Не обессудь меня боярин,
Не выйду нынче я на рать,
Теперь мне, братцы дорогие,
Уже на это наплевать!
Не будет у меня могилы,
И не оплачет меня мать,
Но верьте, братцы дорогие,
На это тоже наплевать!
Битва за Москву
Дорога от Ярославля до Москвы заняла больше трех недель. Кованая поместная конница прошла бы этот путь и в неделю, но пешие мужики, а тем паче обозы двигались медленно.
Земское войско[6] неспешно выходило к Яузе, когда князь-воевода Пожарский отдал приказ становиться. До Москвы осталось всего ничего – верст пять, но никто не роптал и не торопился. Пять верст! Пройди-ка их, когда в спину дышит Ходкевич с отборным польским войском и немецкими и угорскими наемниками, а впереди ляхи, укрывшиеся в стенах Кремля. Старосты и десятники, сбегав до воевод, возвращались довольные – узнали, что будет не просто ночлег, а дневка, дня на два. После долгой дороги люди бы выдержали еще день-два пути (а то и больше), но надо дать роздых лошадям.
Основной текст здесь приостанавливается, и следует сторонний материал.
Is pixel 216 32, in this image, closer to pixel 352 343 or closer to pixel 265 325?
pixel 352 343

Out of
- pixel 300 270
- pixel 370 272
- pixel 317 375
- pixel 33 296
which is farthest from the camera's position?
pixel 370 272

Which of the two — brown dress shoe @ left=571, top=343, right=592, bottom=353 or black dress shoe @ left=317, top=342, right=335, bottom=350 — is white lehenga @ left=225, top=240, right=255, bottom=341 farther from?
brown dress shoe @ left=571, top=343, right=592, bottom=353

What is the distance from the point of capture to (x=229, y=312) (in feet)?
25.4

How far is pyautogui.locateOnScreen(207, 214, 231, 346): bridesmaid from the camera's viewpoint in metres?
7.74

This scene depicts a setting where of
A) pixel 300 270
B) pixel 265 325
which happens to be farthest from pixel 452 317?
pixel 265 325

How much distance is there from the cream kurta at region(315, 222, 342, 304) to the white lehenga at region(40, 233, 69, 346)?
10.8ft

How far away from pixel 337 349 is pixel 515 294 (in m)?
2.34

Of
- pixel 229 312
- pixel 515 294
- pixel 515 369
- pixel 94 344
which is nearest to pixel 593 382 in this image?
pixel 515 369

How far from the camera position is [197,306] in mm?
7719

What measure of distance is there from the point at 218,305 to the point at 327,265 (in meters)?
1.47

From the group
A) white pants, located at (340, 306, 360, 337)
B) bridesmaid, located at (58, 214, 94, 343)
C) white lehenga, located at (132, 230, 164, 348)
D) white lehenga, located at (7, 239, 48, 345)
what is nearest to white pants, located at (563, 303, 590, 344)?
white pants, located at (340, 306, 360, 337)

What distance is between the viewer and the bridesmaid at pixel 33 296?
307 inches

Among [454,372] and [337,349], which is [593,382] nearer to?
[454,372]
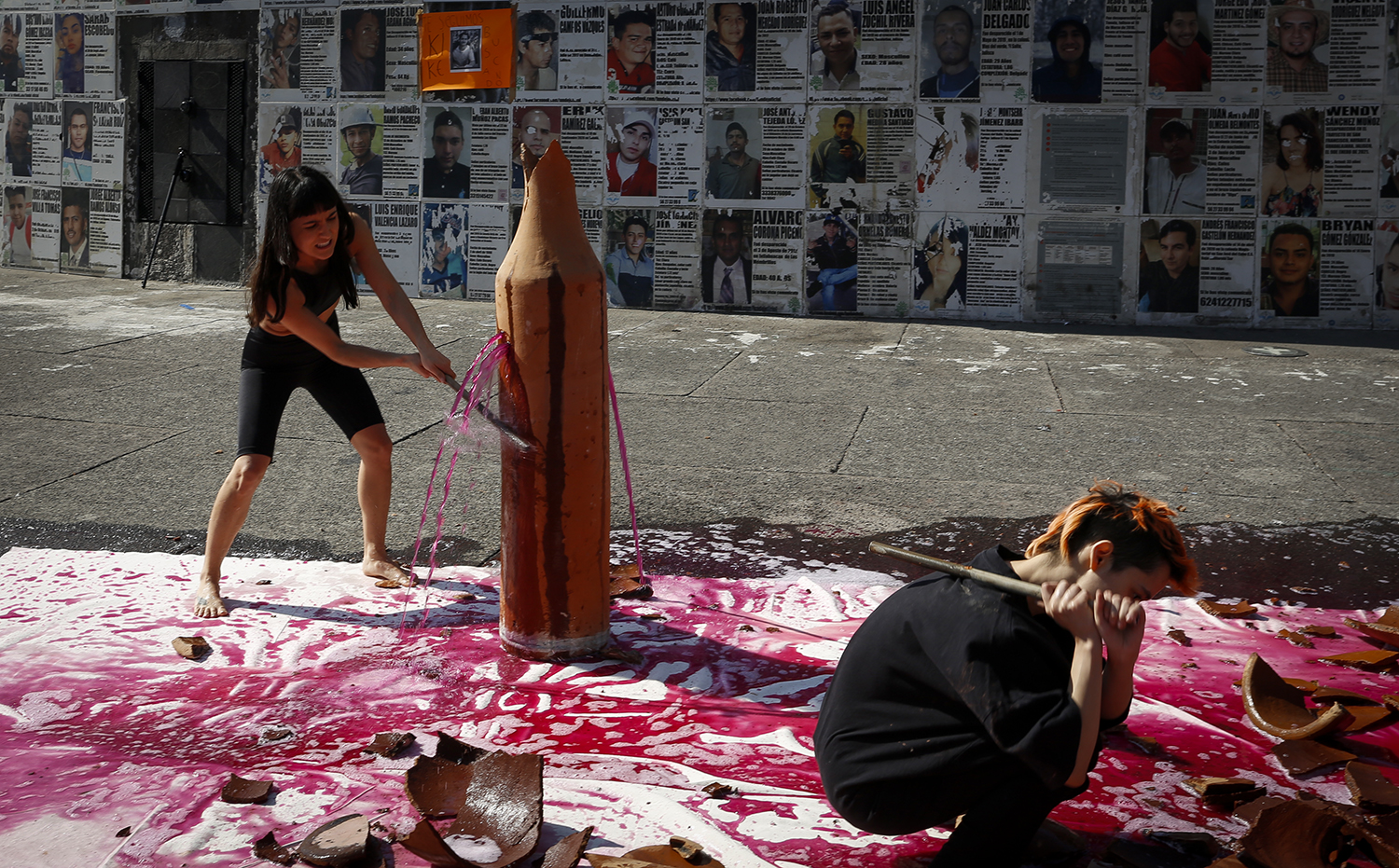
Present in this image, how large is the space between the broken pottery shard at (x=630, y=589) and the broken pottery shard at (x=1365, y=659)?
6.82 ft

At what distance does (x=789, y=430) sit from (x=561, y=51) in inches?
223

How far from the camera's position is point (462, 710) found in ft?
10.2

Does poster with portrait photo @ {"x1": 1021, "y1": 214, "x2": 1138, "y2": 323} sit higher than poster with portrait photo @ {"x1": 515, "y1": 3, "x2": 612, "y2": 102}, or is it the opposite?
poster with portrait photo @ {"x1": 515, "y1": 3, "x2": 612, "y2": 102}

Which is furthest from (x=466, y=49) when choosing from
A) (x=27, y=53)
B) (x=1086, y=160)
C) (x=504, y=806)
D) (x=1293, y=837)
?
(x=1293, y=837)

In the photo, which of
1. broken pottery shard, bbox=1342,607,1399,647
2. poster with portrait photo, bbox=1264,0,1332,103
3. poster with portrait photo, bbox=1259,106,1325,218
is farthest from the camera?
poster with portrait photo, bbox=1259,106,1325,218

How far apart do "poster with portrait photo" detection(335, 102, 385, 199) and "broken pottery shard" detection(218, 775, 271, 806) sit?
9063 millimetres

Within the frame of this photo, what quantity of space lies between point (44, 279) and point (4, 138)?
6.11 feet

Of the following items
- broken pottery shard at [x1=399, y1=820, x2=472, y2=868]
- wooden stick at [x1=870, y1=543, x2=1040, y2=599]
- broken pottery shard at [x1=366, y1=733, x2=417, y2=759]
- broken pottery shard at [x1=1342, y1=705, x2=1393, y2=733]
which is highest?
wooden stick at [x1=870, y1=543, x2=1040, y2=599]

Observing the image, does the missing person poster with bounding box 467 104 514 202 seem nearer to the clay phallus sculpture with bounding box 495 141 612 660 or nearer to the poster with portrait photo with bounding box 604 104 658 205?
the poster with portrait photo with bounding box 604 104 658 205

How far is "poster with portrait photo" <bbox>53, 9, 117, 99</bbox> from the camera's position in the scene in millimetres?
11680

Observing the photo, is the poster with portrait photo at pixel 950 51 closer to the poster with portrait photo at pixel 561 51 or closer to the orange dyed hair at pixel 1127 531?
the poster with portrait photo at pixel 561 51

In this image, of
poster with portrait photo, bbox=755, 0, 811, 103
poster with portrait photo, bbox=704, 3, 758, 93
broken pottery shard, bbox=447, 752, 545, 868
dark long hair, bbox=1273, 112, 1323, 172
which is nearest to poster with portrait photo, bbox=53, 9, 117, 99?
poster with portrait photo, bbox=704, 3, 758, 93

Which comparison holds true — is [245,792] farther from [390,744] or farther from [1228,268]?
[1228,268]

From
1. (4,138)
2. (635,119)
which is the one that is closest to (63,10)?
(4,138)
Ополченцы, радуясь отдыху, обустраивались. Ставили шатры, разбивали палатки, а неимущие ладили шалаши. Пусть и ненадолго, но заночевать надобно как людям, а не как зверю в лесу. Даточные люди[7] из белозерских, колмогорских, смоленских, нижегородских земель, крестьяне, отправившиеся на войну добровольно, ставили копья и бердыши в стожок, подвешивали на деревья саадаки с луками (у кого они были), разводили костры, варили кашу, мылись в мутноватой воде Яузы, стирали исподнее, чтобы идти в бой в чистом. Ветки деревьев вокруг стана сразу же изукрасились мокрыми рубахами и подштанниками, сушившимися на августовском ветерке. Мужики стирали неумело, зато – старательно. Конечно, хотелось надеть на себя исподнее, выстиранное в горячей воде со щелоком и выглаженное вальком. Но баб-портомоек и щелока в лагере не водилось, а до собственной бабы далеко. Да и когда последний раз видели супружницу? Кое-кто с полгода, а кто и дольше. Одна надежда – вон она, Москва-матушка. Дойти бы до нее, ляхов из стен выгнать – и все! Ни денег не надо, ни славы ратной. Лишь бы домой возвернуться, к бабе под бок, к детям, да к привычному труду. Земля по весне непахана, как там жена – дети?